After seeing all the steps and effort it takes to sharpen a milling cutter, I won't ask you to sharpen my 200 dull cutters 😂
Thanks for that. I seem to recall I already have 30 or so blunt cutters from you🤣
Very well explained. I've just also watched your helical cutting video. Both were exceptional....brilliant!
Thank you very much!
I am a new subscriber and viewer of your channel and so far, i have learned some great methods and got a refresher on Trig, Thanks for sharing.
I intend to buy a tool & cutter grinder at some point in the future and this will be a really useful resource when I get there. Thank you.
Good luck with finding one at the right price! Make sure there are as many fixtures as you can get as it'll be a lot of work to make them and you're limited what you can do without.

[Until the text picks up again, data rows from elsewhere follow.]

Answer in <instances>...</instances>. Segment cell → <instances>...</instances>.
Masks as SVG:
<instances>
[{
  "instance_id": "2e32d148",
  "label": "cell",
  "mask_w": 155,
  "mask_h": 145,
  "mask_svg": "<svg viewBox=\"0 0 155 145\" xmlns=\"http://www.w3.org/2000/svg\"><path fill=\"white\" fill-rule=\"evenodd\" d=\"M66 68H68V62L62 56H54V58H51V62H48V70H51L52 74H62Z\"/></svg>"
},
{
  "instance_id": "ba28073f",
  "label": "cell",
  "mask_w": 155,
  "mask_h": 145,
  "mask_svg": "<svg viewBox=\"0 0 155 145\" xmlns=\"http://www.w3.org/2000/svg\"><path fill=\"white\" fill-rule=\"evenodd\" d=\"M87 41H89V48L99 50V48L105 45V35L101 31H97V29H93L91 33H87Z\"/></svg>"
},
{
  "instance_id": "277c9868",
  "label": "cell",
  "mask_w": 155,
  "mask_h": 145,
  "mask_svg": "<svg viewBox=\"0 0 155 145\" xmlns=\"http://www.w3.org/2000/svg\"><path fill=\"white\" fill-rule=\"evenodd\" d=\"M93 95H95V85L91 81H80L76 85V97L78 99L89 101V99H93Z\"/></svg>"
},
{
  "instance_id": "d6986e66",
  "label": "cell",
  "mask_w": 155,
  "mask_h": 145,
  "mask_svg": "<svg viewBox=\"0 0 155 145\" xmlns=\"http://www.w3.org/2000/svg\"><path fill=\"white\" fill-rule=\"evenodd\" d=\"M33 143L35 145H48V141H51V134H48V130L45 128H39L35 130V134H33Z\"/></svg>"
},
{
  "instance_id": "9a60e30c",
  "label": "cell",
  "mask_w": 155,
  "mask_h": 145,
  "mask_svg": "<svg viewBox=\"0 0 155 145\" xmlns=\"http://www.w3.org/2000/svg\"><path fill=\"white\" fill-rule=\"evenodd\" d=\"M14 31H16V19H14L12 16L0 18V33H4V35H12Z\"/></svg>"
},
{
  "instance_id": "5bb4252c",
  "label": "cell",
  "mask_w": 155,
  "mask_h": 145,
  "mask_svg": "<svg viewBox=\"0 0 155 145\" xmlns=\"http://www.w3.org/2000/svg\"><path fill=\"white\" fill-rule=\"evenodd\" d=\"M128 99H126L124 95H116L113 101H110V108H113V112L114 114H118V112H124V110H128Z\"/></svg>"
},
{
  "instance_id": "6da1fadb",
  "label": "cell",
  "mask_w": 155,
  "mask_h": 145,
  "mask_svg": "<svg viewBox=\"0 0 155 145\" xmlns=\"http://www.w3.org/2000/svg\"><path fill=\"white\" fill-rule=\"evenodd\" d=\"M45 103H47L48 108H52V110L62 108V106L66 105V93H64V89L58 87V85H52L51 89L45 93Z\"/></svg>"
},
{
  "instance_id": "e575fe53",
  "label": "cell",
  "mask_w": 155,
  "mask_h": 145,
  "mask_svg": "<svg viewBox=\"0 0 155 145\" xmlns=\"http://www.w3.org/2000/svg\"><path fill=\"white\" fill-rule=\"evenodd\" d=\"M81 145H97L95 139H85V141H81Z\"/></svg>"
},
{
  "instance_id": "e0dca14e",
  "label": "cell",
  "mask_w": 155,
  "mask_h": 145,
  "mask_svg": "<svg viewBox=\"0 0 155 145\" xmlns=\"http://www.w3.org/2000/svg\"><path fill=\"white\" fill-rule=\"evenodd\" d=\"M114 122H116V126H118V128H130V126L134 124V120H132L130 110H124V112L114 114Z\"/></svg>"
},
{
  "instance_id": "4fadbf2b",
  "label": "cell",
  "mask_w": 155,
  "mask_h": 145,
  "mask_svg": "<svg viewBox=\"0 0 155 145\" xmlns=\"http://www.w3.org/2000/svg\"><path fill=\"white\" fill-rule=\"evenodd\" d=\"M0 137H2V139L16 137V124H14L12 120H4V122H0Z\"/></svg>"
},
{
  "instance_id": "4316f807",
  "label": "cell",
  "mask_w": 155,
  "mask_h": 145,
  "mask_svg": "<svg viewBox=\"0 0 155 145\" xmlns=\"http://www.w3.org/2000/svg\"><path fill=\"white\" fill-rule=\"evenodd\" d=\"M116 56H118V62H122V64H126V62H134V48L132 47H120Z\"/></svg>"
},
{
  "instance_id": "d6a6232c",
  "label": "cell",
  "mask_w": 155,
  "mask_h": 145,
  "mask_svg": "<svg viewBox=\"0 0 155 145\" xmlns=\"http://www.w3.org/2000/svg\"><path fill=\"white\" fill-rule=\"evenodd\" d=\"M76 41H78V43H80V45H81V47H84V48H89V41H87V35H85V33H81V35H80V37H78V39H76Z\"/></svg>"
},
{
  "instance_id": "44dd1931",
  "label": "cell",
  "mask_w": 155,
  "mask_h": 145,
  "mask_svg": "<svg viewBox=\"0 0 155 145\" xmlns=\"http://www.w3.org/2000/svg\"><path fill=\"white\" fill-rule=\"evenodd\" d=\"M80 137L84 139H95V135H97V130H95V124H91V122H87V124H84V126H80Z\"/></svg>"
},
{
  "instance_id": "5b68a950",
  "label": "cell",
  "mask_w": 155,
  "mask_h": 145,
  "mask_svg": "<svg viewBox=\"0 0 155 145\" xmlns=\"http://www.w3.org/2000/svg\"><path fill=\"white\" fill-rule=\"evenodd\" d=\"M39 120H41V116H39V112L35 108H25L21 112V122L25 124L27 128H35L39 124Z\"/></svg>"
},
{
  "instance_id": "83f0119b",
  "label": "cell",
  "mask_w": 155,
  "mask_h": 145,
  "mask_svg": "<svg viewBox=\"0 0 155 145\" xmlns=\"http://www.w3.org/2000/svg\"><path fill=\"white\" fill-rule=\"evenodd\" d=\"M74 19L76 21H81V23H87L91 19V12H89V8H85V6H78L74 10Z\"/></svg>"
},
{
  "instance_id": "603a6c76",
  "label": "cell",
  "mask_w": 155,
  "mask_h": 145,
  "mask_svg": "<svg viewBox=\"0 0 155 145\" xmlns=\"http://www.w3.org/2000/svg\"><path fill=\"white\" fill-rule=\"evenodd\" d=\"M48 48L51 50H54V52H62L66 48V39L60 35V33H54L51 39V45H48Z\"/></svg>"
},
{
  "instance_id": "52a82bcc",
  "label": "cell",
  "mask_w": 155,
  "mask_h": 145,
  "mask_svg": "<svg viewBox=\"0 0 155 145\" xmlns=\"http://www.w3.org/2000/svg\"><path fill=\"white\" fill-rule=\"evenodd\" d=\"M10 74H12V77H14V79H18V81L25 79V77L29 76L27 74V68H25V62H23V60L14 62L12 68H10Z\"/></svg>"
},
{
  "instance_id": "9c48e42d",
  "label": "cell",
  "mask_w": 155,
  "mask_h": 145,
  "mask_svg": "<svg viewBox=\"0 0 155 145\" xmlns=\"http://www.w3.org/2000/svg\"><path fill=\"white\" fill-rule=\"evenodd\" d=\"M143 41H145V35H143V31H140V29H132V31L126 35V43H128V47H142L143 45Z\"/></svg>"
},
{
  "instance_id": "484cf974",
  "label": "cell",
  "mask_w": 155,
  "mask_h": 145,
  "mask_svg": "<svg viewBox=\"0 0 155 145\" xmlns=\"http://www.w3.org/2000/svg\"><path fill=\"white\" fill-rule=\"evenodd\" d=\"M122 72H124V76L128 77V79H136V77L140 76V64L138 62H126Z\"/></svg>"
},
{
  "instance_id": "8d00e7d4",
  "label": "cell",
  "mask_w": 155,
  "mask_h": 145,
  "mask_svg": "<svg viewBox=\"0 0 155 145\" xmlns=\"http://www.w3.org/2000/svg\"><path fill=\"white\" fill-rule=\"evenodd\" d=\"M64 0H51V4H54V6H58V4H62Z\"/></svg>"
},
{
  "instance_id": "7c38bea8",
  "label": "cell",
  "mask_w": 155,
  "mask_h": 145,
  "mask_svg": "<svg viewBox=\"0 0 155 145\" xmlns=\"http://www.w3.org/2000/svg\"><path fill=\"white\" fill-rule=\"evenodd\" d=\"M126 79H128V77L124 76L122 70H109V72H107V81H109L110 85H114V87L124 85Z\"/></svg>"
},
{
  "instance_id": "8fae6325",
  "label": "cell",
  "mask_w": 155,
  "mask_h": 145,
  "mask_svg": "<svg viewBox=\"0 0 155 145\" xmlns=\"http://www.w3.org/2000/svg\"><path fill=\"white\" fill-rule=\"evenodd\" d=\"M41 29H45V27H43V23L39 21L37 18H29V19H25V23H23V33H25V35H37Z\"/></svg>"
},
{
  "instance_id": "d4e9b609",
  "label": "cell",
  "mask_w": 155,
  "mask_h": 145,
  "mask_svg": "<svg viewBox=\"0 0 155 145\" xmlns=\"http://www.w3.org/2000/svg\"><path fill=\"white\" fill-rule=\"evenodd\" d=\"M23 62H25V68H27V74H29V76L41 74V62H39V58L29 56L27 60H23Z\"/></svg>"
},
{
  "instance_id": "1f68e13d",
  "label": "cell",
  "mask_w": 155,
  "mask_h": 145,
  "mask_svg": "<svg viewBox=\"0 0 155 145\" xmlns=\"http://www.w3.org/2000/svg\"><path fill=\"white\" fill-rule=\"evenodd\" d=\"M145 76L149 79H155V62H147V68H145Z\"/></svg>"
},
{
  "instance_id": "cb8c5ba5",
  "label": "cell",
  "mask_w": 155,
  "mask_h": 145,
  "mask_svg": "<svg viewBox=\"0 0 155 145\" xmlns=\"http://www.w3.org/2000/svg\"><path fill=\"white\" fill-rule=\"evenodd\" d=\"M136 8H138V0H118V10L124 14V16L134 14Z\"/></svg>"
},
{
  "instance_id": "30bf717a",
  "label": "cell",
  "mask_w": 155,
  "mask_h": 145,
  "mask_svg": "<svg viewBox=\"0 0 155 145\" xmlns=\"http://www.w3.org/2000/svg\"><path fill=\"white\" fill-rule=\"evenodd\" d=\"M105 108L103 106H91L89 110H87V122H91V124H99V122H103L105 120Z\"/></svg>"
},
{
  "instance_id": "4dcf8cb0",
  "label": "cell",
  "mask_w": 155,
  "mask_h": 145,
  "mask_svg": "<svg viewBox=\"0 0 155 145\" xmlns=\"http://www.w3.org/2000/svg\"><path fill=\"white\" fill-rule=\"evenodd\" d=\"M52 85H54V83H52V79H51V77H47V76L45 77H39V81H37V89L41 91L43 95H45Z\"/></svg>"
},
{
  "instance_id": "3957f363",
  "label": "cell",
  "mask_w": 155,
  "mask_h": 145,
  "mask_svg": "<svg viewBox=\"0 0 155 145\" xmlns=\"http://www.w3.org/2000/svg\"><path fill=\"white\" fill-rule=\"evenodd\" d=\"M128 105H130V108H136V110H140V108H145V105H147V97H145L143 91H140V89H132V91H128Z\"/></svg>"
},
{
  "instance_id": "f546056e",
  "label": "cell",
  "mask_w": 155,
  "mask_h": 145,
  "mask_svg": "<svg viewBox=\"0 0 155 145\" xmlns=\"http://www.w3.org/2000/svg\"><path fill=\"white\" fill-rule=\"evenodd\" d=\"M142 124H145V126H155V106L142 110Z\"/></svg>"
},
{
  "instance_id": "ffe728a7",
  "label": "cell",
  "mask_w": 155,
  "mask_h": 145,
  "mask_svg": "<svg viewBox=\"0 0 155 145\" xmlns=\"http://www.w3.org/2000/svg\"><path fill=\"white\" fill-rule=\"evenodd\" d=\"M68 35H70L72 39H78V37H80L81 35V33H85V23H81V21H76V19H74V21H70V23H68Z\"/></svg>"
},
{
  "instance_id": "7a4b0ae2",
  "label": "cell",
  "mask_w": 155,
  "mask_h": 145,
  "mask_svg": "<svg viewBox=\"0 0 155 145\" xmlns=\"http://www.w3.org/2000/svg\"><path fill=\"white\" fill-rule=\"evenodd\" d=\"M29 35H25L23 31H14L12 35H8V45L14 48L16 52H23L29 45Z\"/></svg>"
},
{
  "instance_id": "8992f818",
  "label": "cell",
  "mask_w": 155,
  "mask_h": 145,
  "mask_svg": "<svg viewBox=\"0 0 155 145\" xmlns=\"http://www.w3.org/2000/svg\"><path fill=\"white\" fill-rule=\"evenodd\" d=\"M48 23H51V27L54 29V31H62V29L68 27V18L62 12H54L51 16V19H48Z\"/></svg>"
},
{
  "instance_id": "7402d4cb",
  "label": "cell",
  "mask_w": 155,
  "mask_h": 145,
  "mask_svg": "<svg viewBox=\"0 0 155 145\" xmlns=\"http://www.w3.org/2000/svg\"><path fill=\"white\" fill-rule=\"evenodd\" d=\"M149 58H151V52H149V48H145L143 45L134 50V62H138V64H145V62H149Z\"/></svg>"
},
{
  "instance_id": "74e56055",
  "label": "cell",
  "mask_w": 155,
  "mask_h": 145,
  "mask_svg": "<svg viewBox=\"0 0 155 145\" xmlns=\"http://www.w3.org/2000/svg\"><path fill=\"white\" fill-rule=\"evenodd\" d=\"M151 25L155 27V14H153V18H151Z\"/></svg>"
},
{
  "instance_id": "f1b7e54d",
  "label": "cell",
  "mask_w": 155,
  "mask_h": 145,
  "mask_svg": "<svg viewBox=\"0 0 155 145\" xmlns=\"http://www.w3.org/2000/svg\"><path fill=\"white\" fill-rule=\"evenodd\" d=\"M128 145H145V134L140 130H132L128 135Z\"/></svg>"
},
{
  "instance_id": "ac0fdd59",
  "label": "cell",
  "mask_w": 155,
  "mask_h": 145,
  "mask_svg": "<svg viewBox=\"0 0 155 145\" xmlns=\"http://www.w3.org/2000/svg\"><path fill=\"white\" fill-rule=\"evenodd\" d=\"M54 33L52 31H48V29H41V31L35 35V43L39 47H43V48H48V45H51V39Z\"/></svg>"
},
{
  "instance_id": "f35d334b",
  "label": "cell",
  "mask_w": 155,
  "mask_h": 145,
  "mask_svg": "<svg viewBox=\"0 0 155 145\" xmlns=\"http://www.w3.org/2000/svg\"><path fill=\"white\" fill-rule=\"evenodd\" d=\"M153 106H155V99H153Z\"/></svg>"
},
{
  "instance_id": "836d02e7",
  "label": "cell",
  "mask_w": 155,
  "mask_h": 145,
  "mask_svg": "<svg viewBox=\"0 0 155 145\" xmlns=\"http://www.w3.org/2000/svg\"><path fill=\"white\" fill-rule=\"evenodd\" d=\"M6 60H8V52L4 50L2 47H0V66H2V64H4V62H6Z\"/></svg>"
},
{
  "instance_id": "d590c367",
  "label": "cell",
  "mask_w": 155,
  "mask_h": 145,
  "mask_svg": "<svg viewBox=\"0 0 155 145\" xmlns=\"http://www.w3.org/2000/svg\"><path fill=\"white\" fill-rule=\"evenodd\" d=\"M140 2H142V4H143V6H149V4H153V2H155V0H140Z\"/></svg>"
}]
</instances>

@ThePottingShedWorkshop Thanks for the advice.
A wizard machine oerperated by a wizard.
Another excellent explanation.
Thank you!
The sharpening looks spot on . A little tip on milling ,I find using much slower than recommended speeds work better on lighter machines and the cutters last better as well .
Thanks. I fully agree with your point about the cutter speed. For 6 to 10mm cutters 800rpm seems about right on my mill. Granted it's a tad fast for a 5/8 endmill, but dropping down one speed involves 2 belt moves on the pulleys and to be honest for 2 quick cuts I just winged it.
Hi Robert. Great video. Thanks for pointing out that if you slant the gash to the rear, you will loose the center cutting when you go to resharpen. Please do a center cutting four flute if you see fit. Perhaps even carbide using a super abrasive wheel. Carbide end mills really pay for the home shop guy to resharpen. Thanks.
Thanks, glad you enjoyed it.
Four flute centre cutting geometries vary, some look ok to sharpen as theyre similar to the 2 flute in the video, and some have little details that I've no idea how I'd sharpen.
As for carbide, I have one 16mm which needs a lot of work. Whats stopping me is my current lack of dust extraction on my TC grinder. It's a project in the queue and when its sorted, I'll do the carbide mill.
found this a good learning vid
Thanks! Thats part of the reason for doing them, to help others get a head start in seeing and learning what can be done.
Recently found your channel and loving the content. Do have a question, though. I understand why you didn't angle the 40 deg relief cut. I agree it would retreat and eventually be none center cutting. However is it truly center cutting now with what looks like 1/2 of each flute being a 90 deg plowing into the work?
muy buen complemento gracias
Thank you!
Excellent video,Sr.Thank you.
Thank you, and thanks for watching!
As someone who is rebuilding a rusted solid Quorn this is bang on time.
I have one question, did you "dish" the end flutes when you reground them by the customary degree or two?
Glad its useful. I thought I'd shown and explained in the video that the fixture was rotated a degree to make the corners proud of the centre. Don't think that footage ended up in the recycle bin!
@@ThePottingShedWorkshop I could have missed it.
@@chrisstephens6673 The part where Robert explained rotating the fixture ~one degree *is* in this video, but I don't remember the time stamp.
Just watched both videos. It looked very complicated and involved. So once you're stuck into a few, and in a rhythm , how long to do a two flute cutter?
Setup is the time consuming part. Once everything is up and running 5 to 10 minutes to clean up the flutes as long as theyre not too bad (ie. not badly chipped, just dull). Cleaning up the ends would take a similar time, unless you're grinding it right back and starting again on the geometry. Thanks for watching!